» Consigne 1
Recopiez fidèlement, dans l'extrait sur le Grand Prix, le passage allant de "Quel est l’impact" jusqu'à "y sont injectés.".
» Consigne 2
Relevez tous les lieux géographiques (province, pays ou groupe de pays) cités dans l'extrait sur le Grand Prix.
---------- Extrait du texte ----------
Quel est l’impact net ?

L’économiste Pierre Emmanuel Paradis, président de la firme AppEco, déplore que le promoteur du Grand Prix et les subventionneurs vantent les retombées économiques de l’événement sans tenir compte des fonds publics qui y sont injectés.

«Ce qu’il est important de regarder, et que ce genre d’étude-là ne nous donne pas, c’est l’impact net sur l’économie», affirme M. Paradis.

Philippe Barla. Professeur Université Laval
Philippe Barla. Professeur Université Laval Photo courtoisie

Philippe Barla, qui est professeur d’économie à l’Université Laval, est du même avis.

«Malheureusement, au Québec, il y a très peu d’analyses avantages-coûts qui sont réalisées, contrairement à ce qu’on voit dans d’autres pays, dont les pays scandinaves et les États-Unis, où elles sont beaucoup plus utilisées», précise-t-il.
---------- Matériel fourni ----------
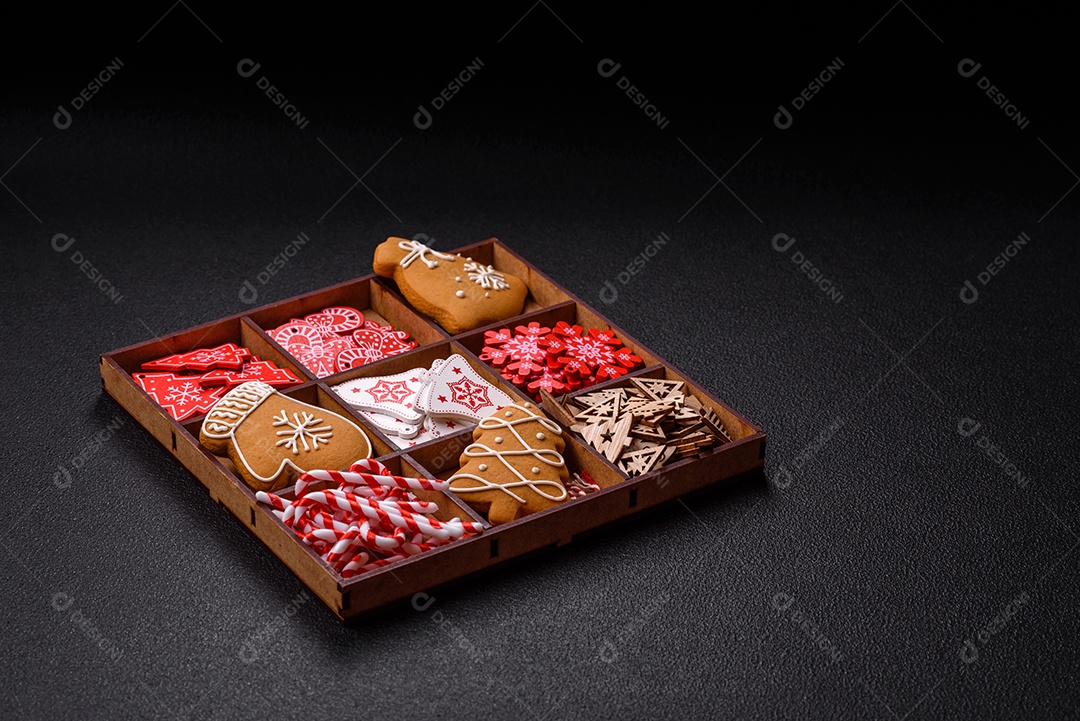 Biscoitos de gengibre caseiros de Natal feitos como doces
----------
» Corrigé 1
Quel est l’impact net ?

L’économiste Pierre Emmanuel Paradis, président de la firme AppEco, déplore que le promoteur du Grand Prix et les subventionneurs vantent les retombées économiques de l’événement sans tenir compte des fonds publics qui y sont injectés.

» Corrigé 2
- le Québec
- les pays scandinaves
- les États-Unis